SOURCE MATERIAL:
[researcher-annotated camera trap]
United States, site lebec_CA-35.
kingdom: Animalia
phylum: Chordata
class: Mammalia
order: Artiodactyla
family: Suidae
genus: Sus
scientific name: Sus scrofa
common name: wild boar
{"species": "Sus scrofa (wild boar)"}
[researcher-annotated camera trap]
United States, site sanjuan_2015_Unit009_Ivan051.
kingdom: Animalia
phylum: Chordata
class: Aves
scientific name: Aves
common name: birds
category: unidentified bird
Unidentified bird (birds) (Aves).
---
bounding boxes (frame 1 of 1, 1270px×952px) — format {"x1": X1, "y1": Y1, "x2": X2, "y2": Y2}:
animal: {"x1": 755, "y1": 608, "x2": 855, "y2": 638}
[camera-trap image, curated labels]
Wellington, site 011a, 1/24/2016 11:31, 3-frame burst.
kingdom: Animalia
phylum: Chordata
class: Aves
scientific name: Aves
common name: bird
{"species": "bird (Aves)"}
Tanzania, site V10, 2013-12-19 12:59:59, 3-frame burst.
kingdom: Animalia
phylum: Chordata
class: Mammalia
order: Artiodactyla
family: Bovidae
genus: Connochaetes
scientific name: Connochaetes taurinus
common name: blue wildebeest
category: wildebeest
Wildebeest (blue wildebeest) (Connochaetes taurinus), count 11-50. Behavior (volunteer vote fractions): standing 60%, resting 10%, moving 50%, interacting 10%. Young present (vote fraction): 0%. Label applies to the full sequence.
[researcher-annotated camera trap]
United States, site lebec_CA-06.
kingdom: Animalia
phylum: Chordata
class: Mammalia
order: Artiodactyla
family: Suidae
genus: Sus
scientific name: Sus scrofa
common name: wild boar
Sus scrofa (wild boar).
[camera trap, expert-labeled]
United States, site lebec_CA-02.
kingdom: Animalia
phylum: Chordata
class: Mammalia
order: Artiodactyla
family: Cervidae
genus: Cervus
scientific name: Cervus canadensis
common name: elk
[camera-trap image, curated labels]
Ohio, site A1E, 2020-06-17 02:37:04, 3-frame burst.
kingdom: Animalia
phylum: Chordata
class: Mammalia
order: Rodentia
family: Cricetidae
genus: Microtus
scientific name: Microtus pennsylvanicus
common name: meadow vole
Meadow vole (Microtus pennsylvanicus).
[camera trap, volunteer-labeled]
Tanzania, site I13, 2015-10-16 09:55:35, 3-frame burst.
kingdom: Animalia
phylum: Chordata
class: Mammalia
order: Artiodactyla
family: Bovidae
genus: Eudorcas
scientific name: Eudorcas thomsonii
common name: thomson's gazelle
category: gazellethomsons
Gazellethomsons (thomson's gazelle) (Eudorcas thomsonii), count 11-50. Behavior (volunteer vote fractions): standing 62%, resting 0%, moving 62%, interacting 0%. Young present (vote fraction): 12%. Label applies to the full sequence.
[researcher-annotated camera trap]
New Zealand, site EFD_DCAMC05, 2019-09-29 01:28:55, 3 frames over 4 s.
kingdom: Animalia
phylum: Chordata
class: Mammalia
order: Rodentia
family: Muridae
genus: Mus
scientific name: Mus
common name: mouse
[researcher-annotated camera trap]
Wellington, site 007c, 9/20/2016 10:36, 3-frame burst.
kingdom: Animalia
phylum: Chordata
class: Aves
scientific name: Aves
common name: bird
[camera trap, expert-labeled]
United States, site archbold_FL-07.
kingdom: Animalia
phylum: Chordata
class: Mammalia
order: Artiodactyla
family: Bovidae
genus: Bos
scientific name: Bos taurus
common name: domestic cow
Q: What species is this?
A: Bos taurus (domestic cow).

EXERCISE BRIEF: Please transcribe only the portion of the material that starts at the line containing "United States, site archbold_FL-07." and runs through its last line, inclusive, exactly as given.

RESULT OF THE TASK:
United States, site archbold_FL-07.
kingdom: Animalia
phylum: Chordata
class: Mammalia
order: Artiodactyla
family: Bovidae
genus: Bos
scientific name: Bos taurus
common name: domestic cow
Q: What species is this?
A: Bos taurus (domestic cow).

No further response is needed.